Alexandra Santos, do Festival da Comida Esquecida: “Havia quase uma negação das papas de milho”

Alexandra Santos, da QRER - Cooperativa para o Desenvolvimento dos Territórios de Baixa Densidade, que organiza o Festival da Comida Esquecida. (Fotografia: Carlos Vidigal Jr. / Global Imagens)
Chícharos, catacuzes, sardinhas garnentas… Estes são só alguns dos alimentos que a QRER - Cooperativa para o Desenvolvimento dos Territórios de Baixa Densidade tem procurado reavivar, através do Festival da Comida Esquecida, no Algarve. Alexandra Santos, da organização, põe os pratos na mesa. E aponta as razões do seu quase desaparecimento - dos processos lentos de confeção ao fantasma da pobreza.

Como surgiu a ideia de criar o Festival da Comida Esquecida, em 2019?

Queríamos algo que fizesse sentido numa lógica de desenvolvimento do interior e não fosse um evento gastronómico normal. Surgiu-nos esta ideia do resgate de comidas e receitas, e encontrámos um mundo (risos).

Pode dar exemplos desses alimentos que as populações locais consumiam e foram desaparecendo da mesa?

Um exemplo flagrante é o chícharo, uma leguminosa muito difícil de adquirir. Há coisas que são menos vulgares por uma questão de prática. [Por exemplo,] os milhos fervidos ou aferventados de Monchique são feitos com cinza. Os pratos de cozinha lenta não se coadunam com o estilo de vida atual. Muitas vezes, associamos aquelas comidas às nossas avós porque elas tinham um tempo e uma dedicação diferentes à cozinha. Atualmente, não temos capacidade para estar metade do dia à volta da cozinha.

Havia quase uma negação das papas de milho, apesar de agora estarem a voltar em força. Porque era uma comida muito associada à pobreza.

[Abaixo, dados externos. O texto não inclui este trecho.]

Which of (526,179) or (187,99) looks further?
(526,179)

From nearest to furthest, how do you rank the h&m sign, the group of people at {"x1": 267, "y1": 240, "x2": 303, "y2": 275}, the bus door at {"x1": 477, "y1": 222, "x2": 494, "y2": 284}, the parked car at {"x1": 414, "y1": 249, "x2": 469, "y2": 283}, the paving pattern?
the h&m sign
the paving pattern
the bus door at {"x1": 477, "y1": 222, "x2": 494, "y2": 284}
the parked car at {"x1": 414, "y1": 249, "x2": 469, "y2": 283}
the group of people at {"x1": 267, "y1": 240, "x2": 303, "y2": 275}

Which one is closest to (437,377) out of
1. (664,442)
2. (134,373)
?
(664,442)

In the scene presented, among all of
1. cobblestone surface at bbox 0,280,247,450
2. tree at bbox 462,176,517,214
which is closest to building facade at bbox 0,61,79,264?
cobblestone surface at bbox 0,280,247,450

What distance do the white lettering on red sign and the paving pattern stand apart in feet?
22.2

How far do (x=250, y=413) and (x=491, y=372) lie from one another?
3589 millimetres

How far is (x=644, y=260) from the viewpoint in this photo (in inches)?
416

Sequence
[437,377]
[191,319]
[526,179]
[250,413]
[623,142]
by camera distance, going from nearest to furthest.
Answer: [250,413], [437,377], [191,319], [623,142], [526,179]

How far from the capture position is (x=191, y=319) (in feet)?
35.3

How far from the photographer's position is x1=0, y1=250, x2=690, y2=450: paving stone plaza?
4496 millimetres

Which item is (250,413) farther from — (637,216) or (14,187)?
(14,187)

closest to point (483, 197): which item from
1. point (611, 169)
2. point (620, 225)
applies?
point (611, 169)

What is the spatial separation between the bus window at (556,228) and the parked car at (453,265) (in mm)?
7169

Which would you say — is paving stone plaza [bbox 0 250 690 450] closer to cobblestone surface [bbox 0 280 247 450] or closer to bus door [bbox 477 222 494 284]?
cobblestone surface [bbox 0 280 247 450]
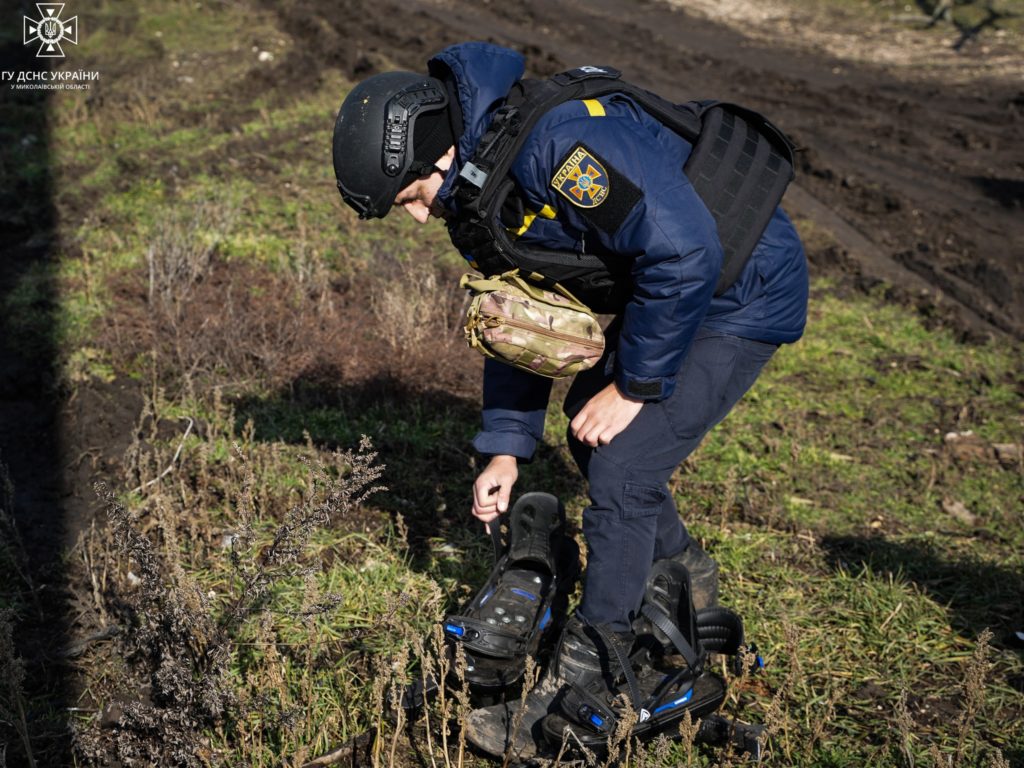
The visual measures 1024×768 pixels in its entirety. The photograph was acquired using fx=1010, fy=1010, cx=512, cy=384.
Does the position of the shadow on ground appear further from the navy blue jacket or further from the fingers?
the navy blue jacket

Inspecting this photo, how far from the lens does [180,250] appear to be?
6.04 m

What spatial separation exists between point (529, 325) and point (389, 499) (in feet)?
5.86

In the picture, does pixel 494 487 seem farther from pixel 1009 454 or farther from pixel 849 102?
pixel 849 102

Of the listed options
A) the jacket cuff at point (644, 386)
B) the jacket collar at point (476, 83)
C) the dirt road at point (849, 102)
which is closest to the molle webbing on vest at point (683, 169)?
the jacket collar at point (476, 83)

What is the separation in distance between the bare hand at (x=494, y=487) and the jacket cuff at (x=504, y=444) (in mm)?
28

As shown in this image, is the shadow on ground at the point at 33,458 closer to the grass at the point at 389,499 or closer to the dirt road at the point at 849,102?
the grass at the point at 389,499

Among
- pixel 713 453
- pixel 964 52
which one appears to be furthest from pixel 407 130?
pixel 964 52

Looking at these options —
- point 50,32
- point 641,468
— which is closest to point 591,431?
point 641,468

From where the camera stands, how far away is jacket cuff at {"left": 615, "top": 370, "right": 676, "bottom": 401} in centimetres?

Em 2019, foi comunicado que alguns alimentos tinham caído em desuso também por serem associados à pobreza e à ruralidade.

Havia quase uma negação das papas de milho, apesar de agora estarem a voltar em força. Porque era uma comida muito associada à pobreza. Esta questão de substituirmos algumas comidas também tem a ver com a sociedade, no coletivo, demonstrar uma capacidade de poder. Antigamente, a nobreza comia muita carne para se diferenciar da plebe, que não tinha acesso a ela.

Naquela altura, também davam como exemplos de alimentos em desuso os catacuzes (verduras que crescem espontaneamente nos campos), as sardinhas garnentas…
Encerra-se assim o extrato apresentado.